**Texte choisi:**
***

Après Aristote le déterminisme est dominé par deux principes : la Causalité et la nécessité. Le premier principe pose qu'il n'y a pas d'effet sans cause et le deuxième que le monde est contraint par des lois physiques ou métaphysiques qui rendent les choses inévitables. « Le déterminisme est causalité et nécessité. Si la théorie déterministe est vraie, tous les événements qui surviennent sont nécessités par une situation passée. Cette théorie s’oppose alors à la théorie de la liberté humaine comme pouvoir de vouloir ou de ne pas vouloir, de faire ou de ne pas faire » écrit Jean-Marc Goglin[8].

Le libre arbitre

Sous l'expression de « libre arbitre », toujours associée à la problématique du « Mal », la question de la liberté humaine a été creusée par saint Augustin pour qui Dieu a donné à l'homme le libre arbitre pour qu'il en fasse un bon usage. Étant libre l'être humain peut mal agir (contre la volonté divine), tomber dans le péché et être responsable de sa chute, doctrine qui avait pour but recherché d'exonérer Dieu de toute responsabilité dans le « Mal » et de combattre le manichéisme. Avec Pélage cette doctrine ira jusqu'à accorder à l'homme la responsabilité du Bien ce que ne pouvait admettre saint Augustin qui suspendait le « bien agir » et le salut de l'homme au don de la grâce[9]. Cette notion du libre arbitre alimentera la réflexion des humanistes de la Renaissance pour la définition du concept de la dignité humaine.

Selon les Stoïciens

Si le déterminisme domine la pensée antique, les Stoïciens tentent de concilier la nécessité du destin et la liberté de la volonté[4]. Pour accéder à la sagesse, ils opèrent une séparation entre deux domaines : les choses qui dépendent de nous et celles qui n’en dépendent pas, et veulent ne s'attacher qu'à celles qui dépendent de nous. Le sage est libre même en prison. L’être humain livré sans la moindre défense aux revers de la fortune et aux accidents de la vie, peut toujours juger conformément à la raison. Au sein d’une situation tragique, l’indépendance du sage demeure possible si l’on édifie en soi une citadelle intérieure où l’on trouvera la liberté. Que l’on songe à Marc-Aurèle, qui bâtit en lui-même une citadelle inaccessible aux troubles des sentiments et des passions, ces mouvements irrationnels de l’âme contraires à la nature. En ce lieu règnent l’apathie ou l’ataraxie, cette tranquillité de l’âme que rien ne vient troubler. On doit aux Stoïciens la mise en évidence d'un « sentiment trompeur de liberté qui n'est en réalité qu'un esclavage des passions » estime le rédacteur du Dictionnaire des concepts[2].

***

**Lignes fournies:**
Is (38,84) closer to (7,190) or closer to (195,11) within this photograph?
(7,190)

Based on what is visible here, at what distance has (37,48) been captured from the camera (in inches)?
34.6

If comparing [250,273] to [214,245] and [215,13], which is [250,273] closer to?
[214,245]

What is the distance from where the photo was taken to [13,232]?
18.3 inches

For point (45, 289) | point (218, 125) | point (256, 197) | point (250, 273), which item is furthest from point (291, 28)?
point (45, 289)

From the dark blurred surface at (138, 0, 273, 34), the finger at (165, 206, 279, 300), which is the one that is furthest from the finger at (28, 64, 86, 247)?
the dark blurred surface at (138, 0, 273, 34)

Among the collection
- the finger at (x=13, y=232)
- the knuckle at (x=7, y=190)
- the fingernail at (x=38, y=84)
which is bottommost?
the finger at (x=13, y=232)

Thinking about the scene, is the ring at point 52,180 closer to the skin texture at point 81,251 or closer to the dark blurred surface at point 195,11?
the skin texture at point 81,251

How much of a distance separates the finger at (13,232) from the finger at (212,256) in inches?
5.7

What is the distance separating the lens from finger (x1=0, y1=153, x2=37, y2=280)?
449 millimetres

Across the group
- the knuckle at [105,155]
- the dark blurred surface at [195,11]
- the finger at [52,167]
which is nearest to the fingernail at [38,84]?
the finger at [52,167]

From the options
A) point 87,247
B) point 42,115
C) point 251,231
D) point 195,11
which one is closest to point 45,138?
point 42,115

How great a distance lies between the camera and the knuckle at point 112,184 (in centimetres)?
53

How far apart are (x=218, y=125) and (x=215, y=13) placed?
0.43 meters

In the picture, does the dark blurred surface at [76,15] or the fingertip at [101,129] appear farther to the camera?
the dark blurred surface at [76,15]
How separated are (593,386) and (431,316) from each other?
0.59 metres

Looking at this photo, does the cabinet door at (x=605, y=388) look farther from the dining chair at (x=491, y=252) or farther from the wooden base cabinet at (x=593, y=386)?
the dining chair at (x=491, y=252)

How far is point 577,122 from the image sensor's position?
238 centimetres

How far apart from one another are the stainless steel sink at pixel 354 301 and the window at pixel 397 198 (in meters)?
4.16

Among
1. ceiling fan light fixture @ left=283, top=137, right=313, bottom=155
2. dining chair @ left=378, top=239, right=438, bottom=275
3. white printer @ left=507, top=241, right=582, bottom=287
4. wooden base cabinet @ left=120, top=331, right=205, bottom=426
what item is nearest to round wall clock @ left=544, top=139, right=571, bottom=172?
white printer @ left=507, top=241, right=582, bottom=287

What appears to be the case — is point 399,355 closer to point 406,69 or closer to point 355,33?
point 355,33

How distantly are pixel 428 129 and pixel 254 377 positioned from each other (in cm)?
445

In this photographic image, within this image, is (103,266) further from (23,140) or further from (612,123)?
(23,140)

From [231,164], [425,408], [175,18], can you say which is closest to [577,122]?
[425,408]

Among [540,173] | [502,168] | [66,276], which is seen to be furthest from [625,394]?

***

**Travail demandé:**
1. Dressez la liste de tous les penseurs que le texte choisi désigne par leur nom.
2. D'après le texte choisi, quels deux principes dominent le déterminisme après Aristote ?
3. Traduisez en anglais la phrase suivante du texte choisi : « Si le déterminisme domine la pensée antique, les Stoïciens tentent de concilier la nécessité du destin et la liberté de la volonté. »

**Réponses par consigne:**
1. Aristote, Jean-Marc Goglin, saint Augustin, Pélage, Marc-Aurèle

2. La causalité et la nécessité.

3. While determinism dominates ancient thought, the Stoics try to reconcile the necessity of fate with the freedom of the will.